El problema es que la financiación exterior recibida por la entidad es más bien escasa, lo que limita la realización de posibles estudios. De hecho, desde hace cinco años ya no se monitorea la actividad de los jaguares. La fundación apenas cuenta con dos cámaras trampa, que no funcionan “muy bien”. “Si no tienes fondos, no puedes hacer investigación”, añade el especialista.

Pero hay otra alternativa que ahora mismo da esperanza a quienes luchan por proteger a estas veneradas fieras: la formación de un corredor biológico desde Cerro Blanco a la cordillera de Chongón-Colonche, donde posiblemente existan más ejemplares con los que tal vez podrían procrear. Un proyecto en el que la fundación lleva trabajando seis años, pero cuya materialización resulta complicada porque, cada año, la masa forestal que serviría para unir ambos puntos se va reduciendo por la actividad agrícola y ganadera. “Puedes hacer un estudio de cobertura vegetal, pero al año siguiente la información ya está obsoleta”, apunta Cun.
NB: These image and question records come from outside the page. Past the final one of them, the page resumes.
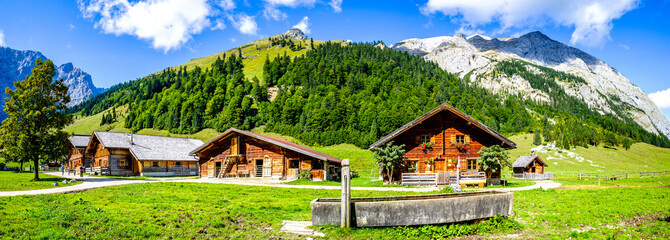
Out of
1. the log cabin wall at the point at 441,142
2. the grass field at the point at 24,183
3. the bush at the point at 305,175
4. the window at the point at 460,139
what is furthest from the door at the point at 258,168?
the window at the point at 460,139

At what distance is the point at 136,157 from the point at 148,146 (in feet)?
17.7

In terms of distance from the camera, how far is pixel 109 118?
169250mm

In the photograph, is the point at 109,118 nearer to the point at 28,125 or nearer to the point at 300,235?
the point at 28,125

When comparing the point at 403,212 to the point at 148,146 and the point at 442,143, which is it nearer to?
the point at 442,143

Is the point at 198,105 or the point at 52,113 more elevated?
the point at 198,105


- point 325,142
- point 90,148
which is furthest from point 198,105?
point 90,148

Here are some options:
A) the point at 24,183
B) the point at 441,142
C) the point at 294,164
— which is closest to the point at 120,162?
the point at 24,183

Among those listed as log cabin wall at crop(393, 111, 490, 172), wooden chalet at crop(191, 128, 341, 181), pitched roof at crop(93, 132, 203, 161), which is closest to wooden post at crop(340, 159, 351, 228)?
wooden chalet at crop(191, 128, 341, 181)

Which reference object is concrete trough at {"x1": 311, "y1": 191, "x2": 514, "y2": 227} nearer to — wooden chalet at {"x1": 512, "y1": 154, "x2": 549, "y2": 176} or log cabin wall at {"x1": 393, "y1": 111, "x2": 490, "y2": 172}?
log cabin wall at {"x1": 393, "y1": 111, "x2": 490, "y2": 172}

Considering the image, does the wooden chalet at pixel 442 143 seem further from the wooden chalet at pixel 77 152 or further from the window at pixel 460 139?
the wooden chalet at pixel 77 152

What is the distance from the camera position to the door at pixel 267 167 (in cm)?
4012

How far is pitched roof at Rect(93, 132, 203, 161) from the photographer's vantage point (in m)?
52.3

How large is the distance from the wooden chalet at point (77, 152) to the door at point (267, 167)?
3852 cm

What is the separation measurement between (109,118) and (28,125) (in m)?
158
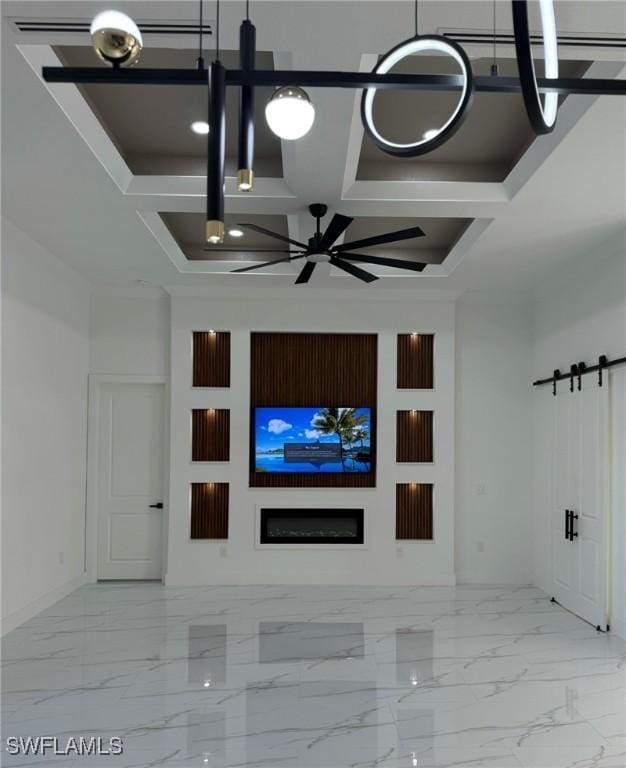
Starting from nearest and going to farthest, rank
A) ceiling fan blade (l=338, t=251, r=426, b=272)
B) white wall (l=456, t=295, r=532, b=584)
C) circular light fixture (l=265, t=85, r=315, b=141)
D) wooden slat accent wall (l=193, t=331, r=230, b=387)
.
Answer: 1. circular light fixture (l=265, t=85, r=315, b=141)
2. ceiling fan blade (l=338, t=251, r=426, b=272)
3. white wall (l=456, t=295, r=532, b=584)
4. wooden slat accent wall (l=193, t=331, r=230, b=387)

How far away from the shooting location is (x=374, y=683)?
14.0ft

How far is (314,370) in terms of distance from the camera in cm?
750

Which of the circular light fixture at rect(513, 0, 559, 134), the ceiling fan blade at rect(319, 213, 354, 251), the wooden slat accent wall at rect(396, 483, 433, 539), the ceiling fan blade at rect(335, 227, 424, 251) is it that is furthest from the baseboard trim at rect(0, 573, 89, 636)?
the circular light fixture at rect(513, 0, 559, 134)

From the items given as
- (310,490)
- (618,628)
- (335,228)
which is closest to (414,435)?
(310,490)

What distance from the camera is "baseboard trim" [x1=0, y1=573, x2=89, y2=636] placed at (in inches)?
207

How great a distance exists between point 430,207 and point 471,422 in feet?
11.1

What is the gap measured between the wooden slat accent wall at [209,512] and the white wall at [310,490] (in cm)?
9

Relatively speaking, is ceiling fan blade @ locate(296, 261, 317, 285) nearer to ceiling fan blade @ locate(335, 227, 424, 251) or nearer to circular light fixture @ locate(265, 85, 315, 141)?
ceiling fan blade @ locate(335, 227, 424, 251)

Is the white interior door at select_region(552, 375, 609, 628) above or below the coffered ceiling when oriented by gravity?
below

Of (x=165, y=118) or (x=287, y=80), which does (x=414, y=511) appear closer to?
(x=165, y=118)

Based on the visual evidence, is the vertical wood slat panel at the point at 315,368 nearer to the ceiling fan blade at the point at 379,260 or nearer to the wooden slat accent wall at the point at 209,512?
the wooden slat accent wall at the point at 209,512

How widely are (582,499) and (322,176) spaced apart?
12.4 ft

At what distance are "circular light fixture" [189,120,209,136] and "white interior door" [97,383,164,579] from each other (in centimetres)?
389

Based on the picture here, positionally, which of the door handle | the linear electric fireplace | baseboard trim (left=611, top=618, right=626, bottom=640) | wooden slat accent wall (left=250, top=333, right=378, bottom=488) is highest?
wooden slat accent wall (left=250, top=333, right=378, bottom=488)
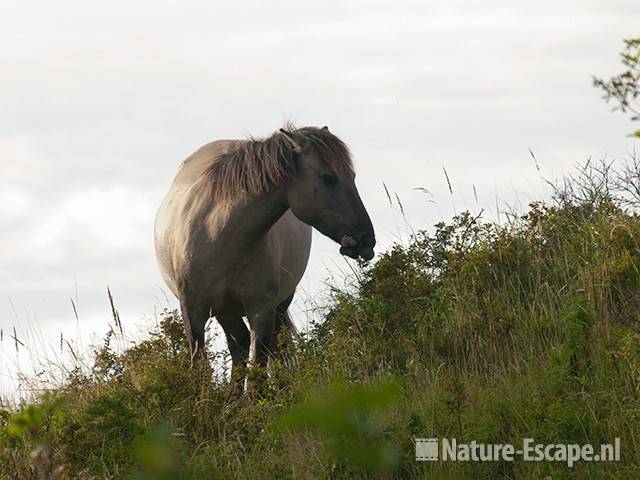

A su juicio, al mismo tiempo que se explora la iniciativa del corredor habría que llevar a cabo un censo poblacional en Cerro Blanco y Chongón-Colonche, es decir, comprobar cuántos felinos habitan en total (ahora mismo no hay datos precisos, aunque se cree que en Cerro Blanco al menos existen dos); cuál es su diversidad genética; en qué estado se encuentran... Pero para lograrlo harían falta “unas 40 o 50 cámaras trampa”, así como un biólogo ‘in situ’ de manera permanente. Y ahora mismo, la entidad carece de esos recursos.